» Aim of the exercise
Please give the listing again in its entirety, exactly as written.

########################################

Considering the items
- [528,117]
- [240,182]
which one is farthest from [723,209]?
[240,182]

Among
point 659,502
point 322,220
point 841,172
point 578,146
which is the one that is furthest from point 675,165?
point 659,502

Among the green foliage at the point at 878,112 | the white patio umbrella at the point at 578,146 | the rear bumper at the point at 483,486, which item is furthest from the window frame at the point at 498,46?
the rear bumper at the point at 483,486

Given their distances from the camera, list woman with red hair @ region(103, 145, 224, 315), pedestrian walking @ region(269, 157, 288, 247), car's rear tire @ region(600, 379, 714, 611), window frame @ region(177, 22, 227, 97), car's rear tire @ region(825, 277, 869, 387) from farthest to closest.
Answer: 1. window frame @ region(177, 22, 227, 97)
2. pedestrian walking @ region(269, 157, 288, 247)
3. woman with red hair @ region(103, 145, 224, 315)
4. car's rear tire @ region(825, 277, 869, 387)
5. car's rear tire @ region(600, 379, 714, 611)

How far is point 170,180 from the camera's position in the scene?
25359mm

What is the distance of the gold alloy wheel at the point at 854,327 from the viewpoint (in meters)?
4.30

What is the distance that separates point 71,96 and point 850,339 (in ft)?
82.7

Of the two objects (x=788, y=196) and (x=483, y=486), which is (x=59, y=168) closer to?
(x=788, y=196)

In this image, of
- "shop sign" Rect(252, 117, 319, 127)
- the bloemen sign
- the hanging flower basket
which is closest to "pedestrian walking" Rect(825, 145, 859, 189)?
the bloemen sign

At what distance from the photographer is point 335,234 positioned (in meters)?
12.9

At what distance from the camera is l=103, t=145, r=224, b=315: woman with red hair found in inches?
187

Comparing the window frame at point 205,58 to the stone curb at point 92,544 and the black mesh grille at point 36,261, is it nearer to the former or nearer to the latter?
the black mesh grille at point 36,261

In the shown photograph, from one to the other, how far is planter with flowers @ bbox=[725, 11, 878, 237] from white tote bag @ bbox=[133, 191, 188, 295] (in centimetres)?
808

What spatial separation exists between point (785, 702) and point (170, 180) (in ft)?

########################################

» Complete response
Considering the items
- [528,117]
- [240,182]
which one is farthest from [723,209]?
[240,182]

Among
point 659,502
point 322,220
point 841,172
point 578,146
which is the one that is furthest from point 675,165?
point 659,502

Among the green foliage at the point at 878,112 | the white patio umbrella at the point at 578,146 | the rear bumper at the point at 483,486, which item is furthest from the window frame at the point at 498,46?
the rear bumper at the point at 483,486

Given their distances from the camera, list woman with red hair @ region(103, 145, 224, 315), pedestrian walking @ region(269, 157, 288, 247), car's rear tire @ region(600, 379, 714, 611), window frame @ region(177, 22, 227, 97), car's rear tire @ region(825, 277, 869, 387) from farthest to closest.
Answer: 1. window frame @ region(177, 22, 227, 97)
2. pedestrian walking @ region(269, 157, 288, 247)
3. woman with red hair @ region(103, 145, 224, 315)
4. car's rear tire @ region(825, 277, 869, 387)
5. car's rear tire @ region(600, 379, 714, 611)

How far is point 170,180 from the camera's position in the scene?
25359mm

What is the distance of the gold alloy wheel at the point at 854,327 from the viewpoint (in meters)?
4.30

What is the distance that separates point 71,96 and point 850,339 (in ft)?
82.7

Of the two objects (x=788, y=196) and (x=483, y=486), which is (x=59, y=168) closer to?
(x=788, y=196)

In this image, of
- "shop sign" Rect(252, 117, 319, 127)
- the bloemen sign
- the hanging flower basket
which is closest to "pedestrian walking" Rect(825, 145, 859, 189)?
the bloemen sign

At what distance from the photographer is point 335,234 positioned (in meters)?
12.9

At what distance from the camera is l=103, t=145, r=224, b=315: woman with red hair found in inches?
187

Comparing the window frame at point 205,58 to the stone curb at point 92,544 and the black mesh grille at point 36,261, is it nearer to the former or nearer to the latter?
the black mesh grille at point 36,261

In the shown photograph, from one to the other, how far is planter with flowers @ bbox=[725, 11, 878, 237] from white tote bag @ bbox=[133, 191, 188, 295] (in centimetres)?
808

What spatial separation exists between point (785, 702) and point (170, 180) (in ft)?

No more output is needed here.